Wednesday, September 11, 2013

Final Thoughts

Triple? Whoa, dude. That's cray. Well, I'd like to add some final thoughts of the day. I haven't done this before, and it probably won't happen very often. I have this tendency to get really worked up over certain things, and sometimes that's dangerous. That is why I will limit these types of posts. On my personality test, one of my top 5 strengths was "belief," and you better believe it. When I believe something, I firmly believe it. That doesn't mean I'm close minded and ignorant; quite the contrary, it means I research and affirm my position before holding fast. And I don't condemn/judge anyone for theirs. I simply am not easily swayed from mine.
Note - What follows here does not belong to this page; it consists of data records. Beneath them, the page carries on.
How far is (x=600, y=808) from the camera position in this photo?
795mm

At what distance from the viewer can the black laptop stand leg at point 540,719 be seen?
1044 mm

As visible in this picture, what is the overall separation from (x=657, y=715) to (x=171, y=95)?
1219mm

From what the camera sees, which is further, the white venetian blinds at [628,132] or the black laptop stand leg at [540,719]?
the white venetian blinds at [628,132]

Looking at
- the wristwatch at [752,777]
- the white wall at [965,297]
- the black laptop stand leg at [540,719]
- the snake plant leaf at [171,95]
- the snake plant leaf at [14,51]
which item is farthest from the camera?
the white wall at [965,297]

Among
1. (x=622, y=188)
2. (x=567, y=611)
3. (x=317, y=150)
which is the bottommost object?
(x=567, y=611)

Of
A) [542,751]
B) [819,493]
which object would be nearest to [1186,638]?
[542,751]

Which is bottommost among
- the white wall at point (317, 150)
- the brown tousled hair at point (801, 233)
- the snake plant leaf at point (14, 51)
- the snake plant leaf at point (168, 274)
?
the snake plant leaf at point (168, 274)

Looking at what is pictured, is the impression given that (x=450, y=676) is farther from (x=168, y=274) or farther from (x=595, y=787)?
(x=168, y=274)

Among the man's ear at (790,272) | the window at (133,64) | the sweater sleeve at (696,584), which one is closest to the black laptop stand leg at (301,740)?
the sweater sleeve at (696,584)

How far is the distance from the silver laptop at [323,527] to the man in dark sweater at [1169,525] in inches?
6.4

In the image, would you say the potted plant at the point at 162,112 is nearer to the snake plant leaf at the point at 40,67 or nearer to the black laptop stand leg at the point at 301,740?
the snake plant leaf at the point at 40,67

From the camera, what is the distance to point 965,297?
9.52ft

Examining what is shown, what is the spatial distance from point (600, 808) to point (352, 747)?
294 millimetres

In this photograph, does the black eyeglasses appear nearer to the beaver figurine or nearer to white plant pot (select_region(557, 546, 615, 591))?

ANYWAYS, I would like to post in memory of those who were lost as well as the loved ones they left behind on that fateful day twelve years ago today. On September 11, 2001, I entered my sixth grade science class, first period of the day, only to find my distraught teacher Mrs. B talking about some plane that hit a building in New York. I didn't even understand the full extent of the situation until I got home and my mother was watching the news playing the same pictures over and over again on the television. That day is burned in my mind despite my only being eleven years old at the time. I cried thinking about the nearly 3,000 people who died. I cried listening to the little girl sing at the Pennsylvania field where her father's plane crashed and everyone on board died. I cried watching the movie Flight 97, the movie depicting that man and his co-fliers' brave fight against the terrorist hijackers. Now people have all kinds of conspiracy theories flying around, and everyone thinks we went to war for this reason or that. No matter what people say, it won't change the past, and it won't change that all those lives were lost. The best thing we can do is remember the bond that was formed that day between citizens of the USA and live our lives and run our country in such a manner that those people and many thousands (maybe millions) before them did not die in vain. God bless America, God bless the world, and God bless those who lost their lives both on our soil and abroad so that we can stand here today and say whatever ill things we want to about them and each other. They are our heroes, and we would do well to embed them in our memories. God bless our troops.